1996 autobiography by Howard Marks

Mr Nice is the autobiography of former drug dealer Howard Marks. Published in 1996, it became an international bestseller due in large part to the humour and unabashed bravado the author uses to describe his life and the sheer scale of his drug deals involving, among others, the CIA, MI6, the IRA and the Mafia. The book received mostly positive reviews, though some critics were initially sceptical of some of the more outlandish details portrayed. It was adapted for film in 2010 as Mr Nice.

==Overview==
Welsh born Marks began small scale dealing of hashish in the late 1960s while at Oxford University studying nuclear physics and, later, a postgraduate degree course in philosophy.
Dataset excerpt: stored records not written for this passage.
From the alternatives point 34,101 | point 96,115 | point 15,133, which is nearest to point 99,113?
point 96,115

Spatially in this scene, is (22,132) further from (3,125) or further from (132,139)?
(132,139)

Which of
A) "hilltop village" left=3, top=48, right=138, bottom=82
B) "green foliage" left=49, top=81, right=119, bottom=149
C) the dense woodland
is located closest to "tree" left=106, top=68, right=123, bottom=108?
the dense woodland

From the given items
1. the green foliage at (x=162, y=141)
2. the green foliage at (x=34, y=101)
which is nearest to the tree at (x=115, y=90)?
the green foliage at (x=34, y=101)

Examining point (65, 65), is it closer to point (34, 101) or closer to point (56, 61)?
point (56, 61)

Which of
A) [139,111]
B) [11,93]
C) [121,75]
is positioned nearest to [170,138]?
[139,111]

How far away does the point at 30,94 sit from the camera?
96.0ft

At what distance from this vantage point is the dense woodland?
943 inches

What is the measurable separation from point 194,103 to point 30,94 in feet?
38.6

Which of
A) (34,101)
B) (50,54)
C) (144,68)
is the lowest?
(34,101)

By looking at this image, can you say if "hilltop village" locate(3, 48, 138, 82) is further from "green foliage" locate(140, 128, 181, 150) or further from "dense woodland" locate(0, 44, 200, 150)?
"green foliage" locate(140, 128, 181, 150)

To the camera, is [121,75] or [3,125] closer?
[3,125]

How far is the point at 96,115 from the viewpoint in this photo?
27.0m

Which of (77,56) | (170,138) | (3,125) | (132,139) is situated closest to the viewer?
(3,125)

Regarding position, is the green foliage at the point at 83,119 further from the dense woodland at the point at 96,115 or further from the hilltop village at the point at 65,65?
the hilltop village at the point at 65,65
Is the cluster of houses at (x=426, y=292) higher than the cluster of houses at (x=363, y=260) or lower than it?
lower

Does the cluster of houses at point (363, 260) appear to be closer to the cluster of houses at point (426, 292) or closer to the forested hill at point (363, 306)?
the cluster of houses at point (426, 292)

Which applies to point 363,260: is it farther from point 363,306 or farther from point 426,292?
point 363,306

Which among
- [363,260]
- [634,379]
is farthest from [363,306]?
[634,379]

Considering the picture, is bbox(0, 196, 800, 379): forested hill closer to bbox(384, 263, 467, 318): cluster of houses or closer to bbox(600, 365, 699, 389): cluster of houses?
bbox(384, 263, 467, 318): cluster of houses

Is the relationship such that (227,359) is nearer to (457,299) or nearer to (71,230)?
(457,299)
His activities rapidly expanded after a chance meeting with a Pakistani supplier made him realise how lucrative drug smuggling could be. After teaming up with Jim McCann, a senior member of the IRA, his business was soon bringing in huge amounts of cash and he began setting up various legitimate businesses as a front, to launder the proceeds of his hashish smuggling. At one time he claims to have had 25 such companies, 89 phone lines and 43 aliases, including the name used for the title of this book, Mr Nice, an alias he adopted after buying a passport from a convicted murderer of that name.

Following his arrest in 1980 in a combined operation by British and Spanish police, Marks managed to avoid a lengthy sentence by claiming to be a spy for the British intelligence agency MI6. He was eventually caught again, this time by the American DEA, and sentenced to life in prison at Terre Haute federal penitentiary in Indiana. He was released after seven years and allowed to return to the UK.

==Film adaptation==
The book was adapted into a film Mr Nice in 2010, directed by Bernard Rose and starring Rhys Ifans and Chloë Sevigny.